PROBLEM REQUIREMENTS – Turn the material below into a numbered list with no blank lines, and leave out the pictures.

--- THE DATA Enclosed Below ---

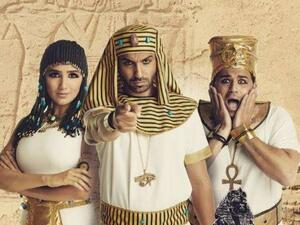 مسلسل ريح المدام - الحلقة 14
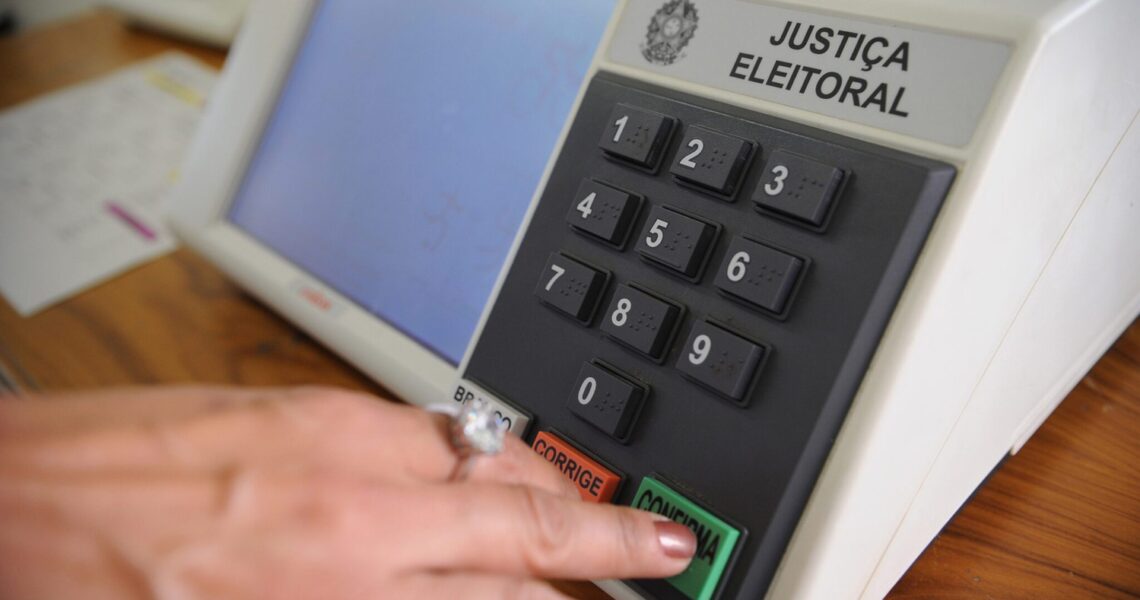 TSE divulga calendário das Eleições 2024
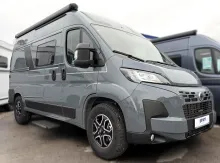 Fahrzeugbild Knaus BoxLife PLATINUM SELECTION 540 MQ Automatik #1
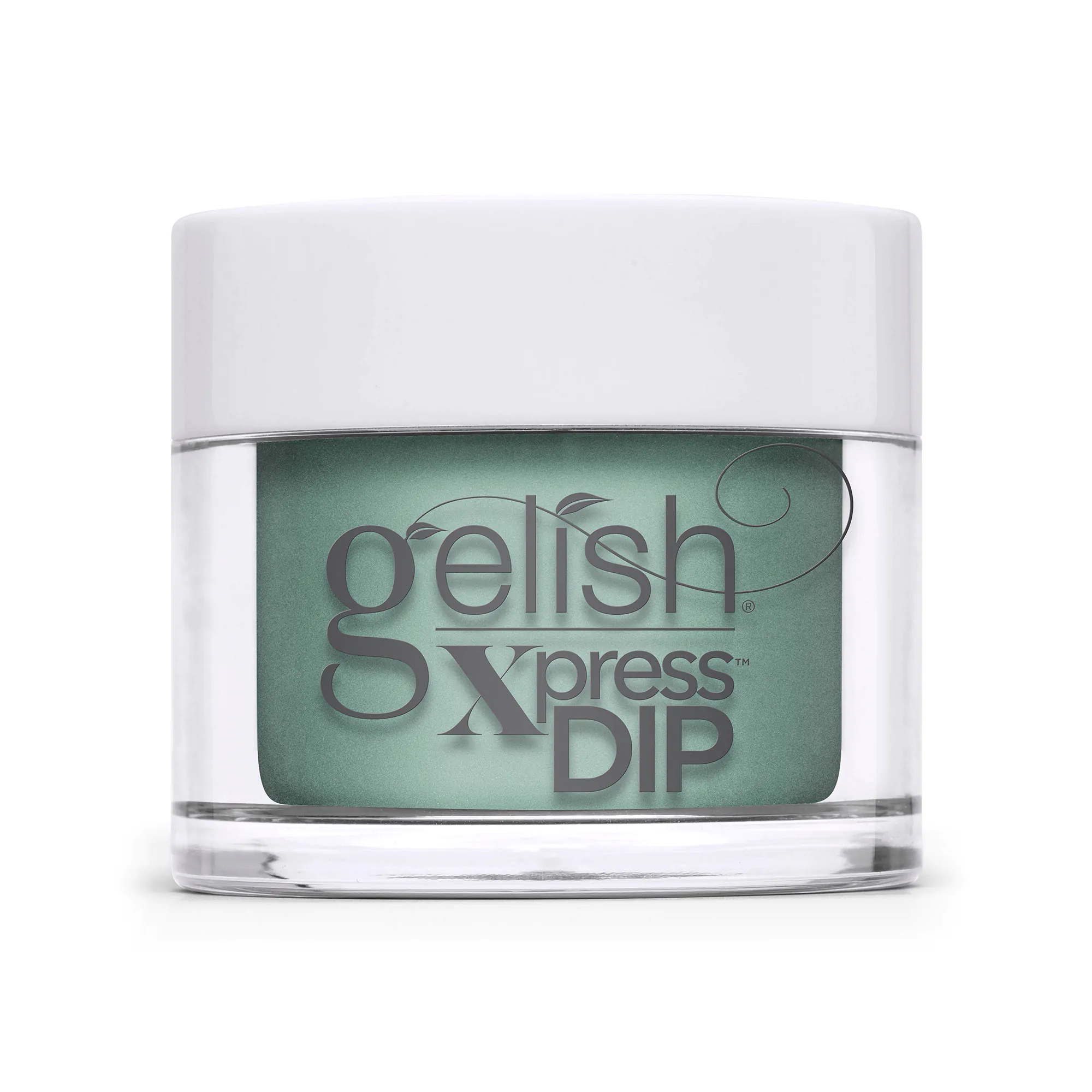 Gelish Xpress Dip – Sea Foam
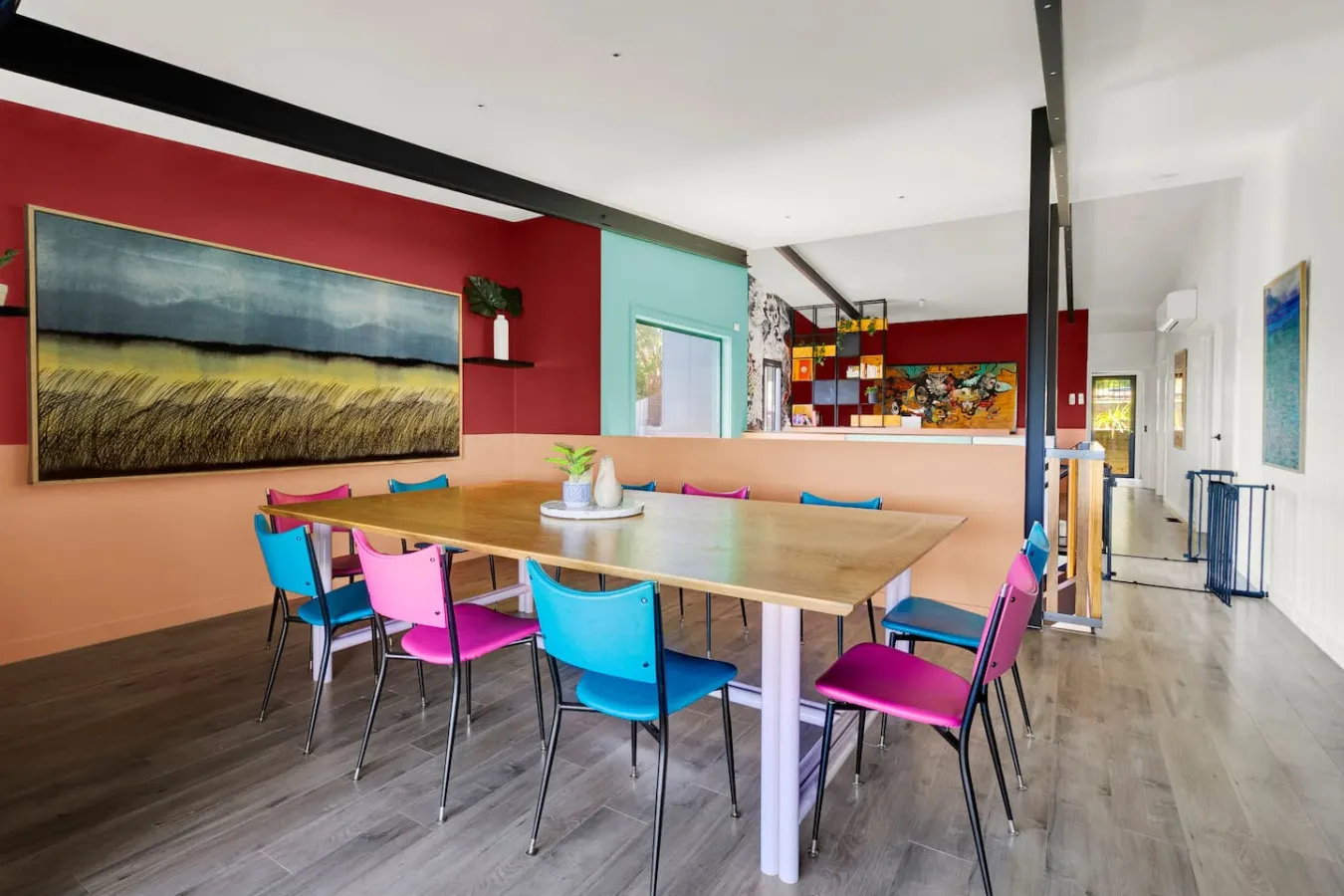 Siesta Fiesta: Mexico-inspired Coastal Escape 18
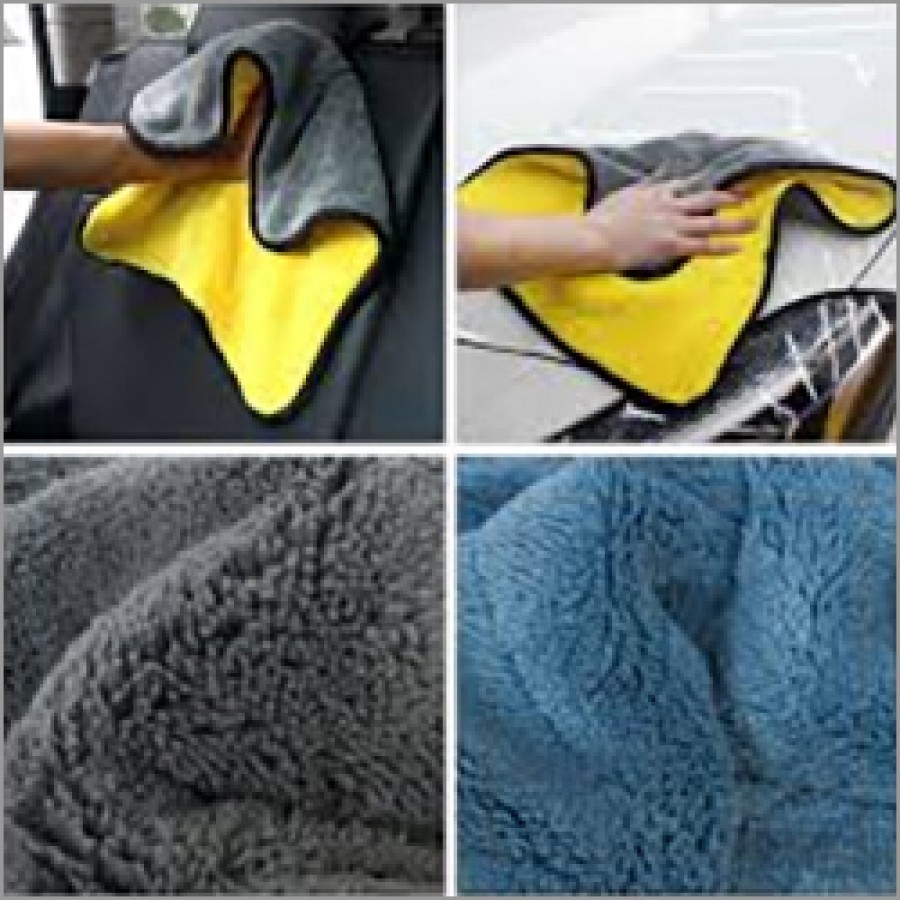Car Cotton Cleaning Cloth, INR 25 Per Piece, BABA'S ALL WELL IMPEX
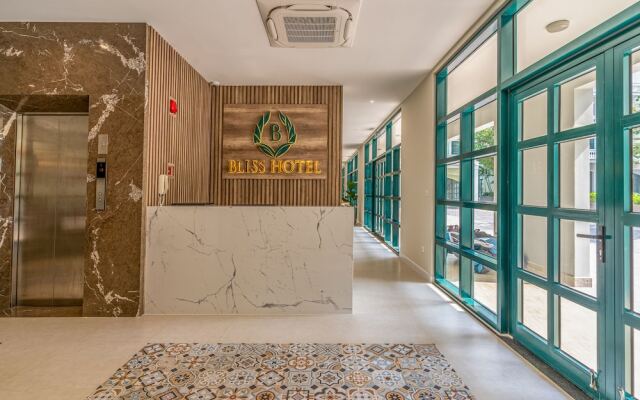 Bliss Hotel Phu Quoc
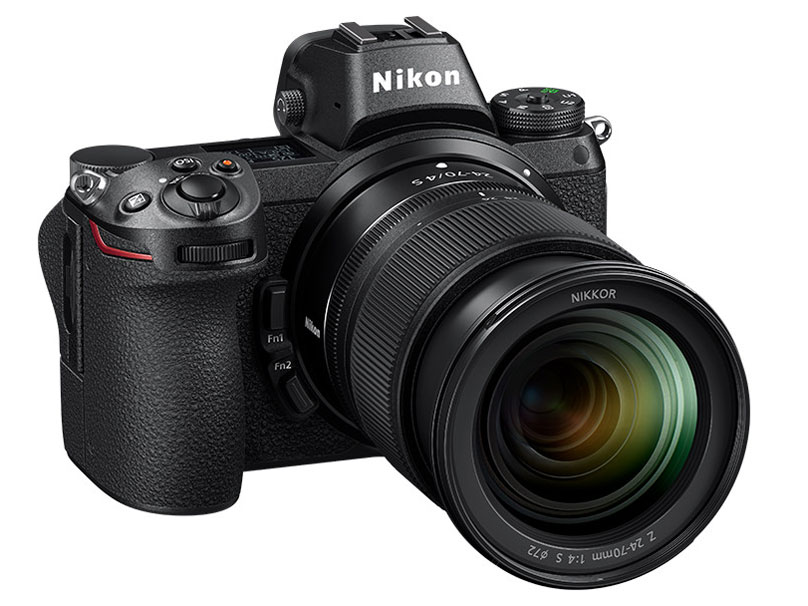 Z 6 24-70 �����Y�L�b�g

--- End of Enclosed THE DATA ---

EXERCISE SOLUTION –
1.  مسلسل ريح المدام - الحلقة 14
2.  TSE divulga calendário das Eleições 2024
3.  Fahrzeugbild Knaus BoxLife PLATINUM SELECTION 540 MQ Automatik #1
4.  Gelish Xpress Dip – Sea Foam
5.  Siesta Fiesta: Mexico-inspired Coastal Escape 18
6. Car Cotton Cleaning Cloth, INR 25 Per Piece, BABA'S ALL WELL IMPEX
7.  Bliss Hotel Phu Quoc
8.  Z 6 24-70 �����Y�L�b�g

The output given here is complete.